* [ЗАДАНИЕ 1] Отредактируйте отрывок из фрагмента документа: перепишите отрезок от «Наконец, москвичи, которых-то» до «уцелевших русских раненых).», поставив «французский император» вместо «Наполеон».
* [ЗАДАНИЕ 2] Кто, по словам Коленкура во фрагменте документа, оказался единственным подходящим кандидатом на пост главы московской администрации?

* [ФРАГМЕНТ ДОКУМЕНТА]
Наконец, москвичи, которых-то и было всего ничего. Действительно, почти все бежали из города накануне и в самый день вступления неприятеля, так что от общей численности оставалось 5—10% (10—20 тыс. чел.). Коленкур отмечает, что на пост главы московской администрации Наполеон не мог найти «более или менее видного русского» — подходил только директор Воспитательного дома генерал-майор Тутолмин, но он был незаменим при своих младенцах и няньках (а также при помещенных у него впоследствии французских и уцелевших русских раненых).

Еще нескольких именитых дворян можно было пересчитать по пальцам — почти у всех московские усадьбы превратились в пепелища, хотя никто из них, как известно, этого не хотел. Вряд ли занимались патриотическим самосожжением и те бежавшие домовладельцы, в чьих печах, по свидетельству де Сегюра, взрывались «коварно положенные гранаты». Бургонь, чуть не ставший жертвой взрыва в чьем-то богатом особняке, видел, как перед тем из него выбежало несколько человек с горящими факелами — ростопчинские диверсанты легко могли раньше французов проникать в брошенные горожанами жилища. Однако нельзя исключить и партизанские подвиги, совершавшиеся по собственной инициативе: даже академическая «История Москвы» (М„ 1954), обвиняющая в пожаре исключительно вражеских захватчиков (очерк М.В. Нечкиной), рассказывает о мастерах Каретного ряда, которые подожгли свой квартал, чтобы наполеоновские маршалы и генералы не получили выбранные и уже надписанные ими экипажи.

* [ФРАГМЕНТ ДАННЫХ]

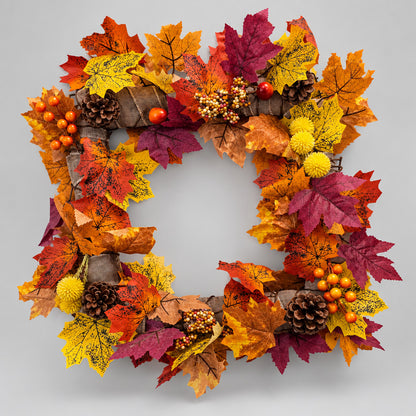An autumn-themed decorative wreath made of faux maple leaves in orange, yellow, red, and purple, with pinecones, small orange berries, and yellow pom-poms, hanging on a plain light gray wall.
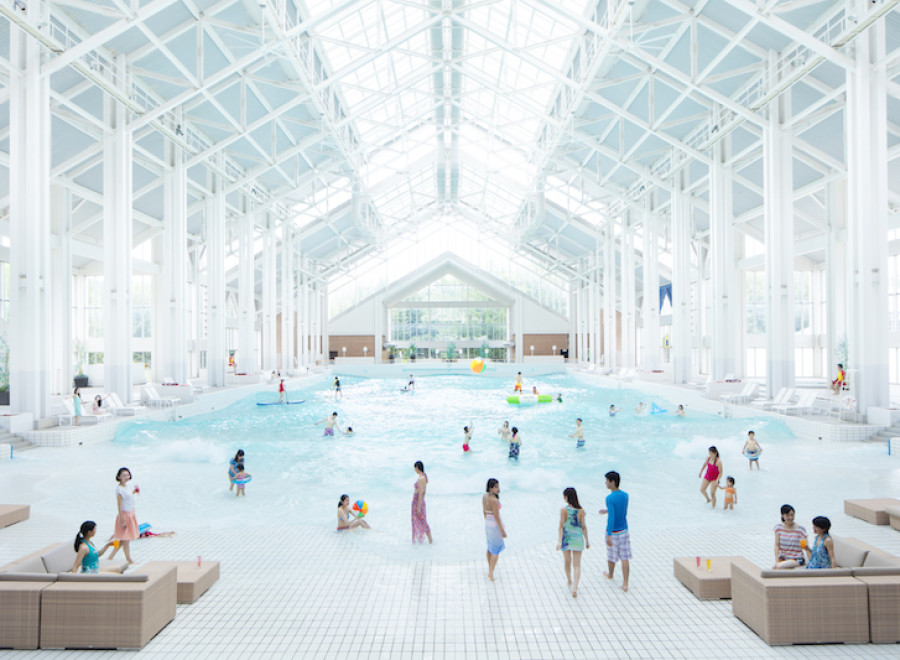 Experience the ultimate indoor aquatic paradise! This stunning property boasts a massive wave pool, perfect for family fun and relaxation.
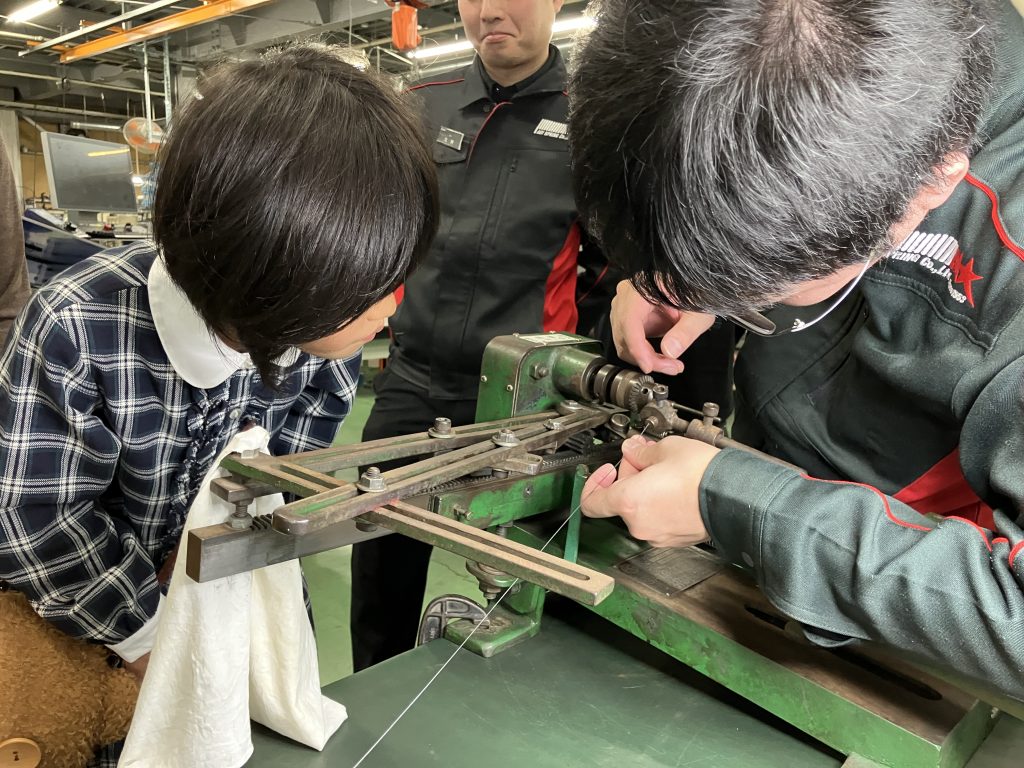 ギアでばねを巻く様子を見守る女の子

* [ОЖИДАЕМЫЙ ОТВЕТ 1]
Наконец, москвичи, которых-то и было всего ничего. Действительно, почти все бежали из города накануне и в самый день вступления неприятеля, так что от общей численности оставалось 5—10% (10—20 тыс. чел.). Коленкур отмечает, что на пост главы московской администрации французский император не мог найти «более или менее видного русского» — подходил только директор Воспитательного дома генерал-майор Тутолмин, но он был незаменим при своих младенцах и няньках (а также при помещенных у него впоследствии французских и уцелевших русских раненых).

* [ОЖИДАЕМЫЙ ОТВЕТ 2] Директор Воспитательного дома генерал-майор Тутолмин.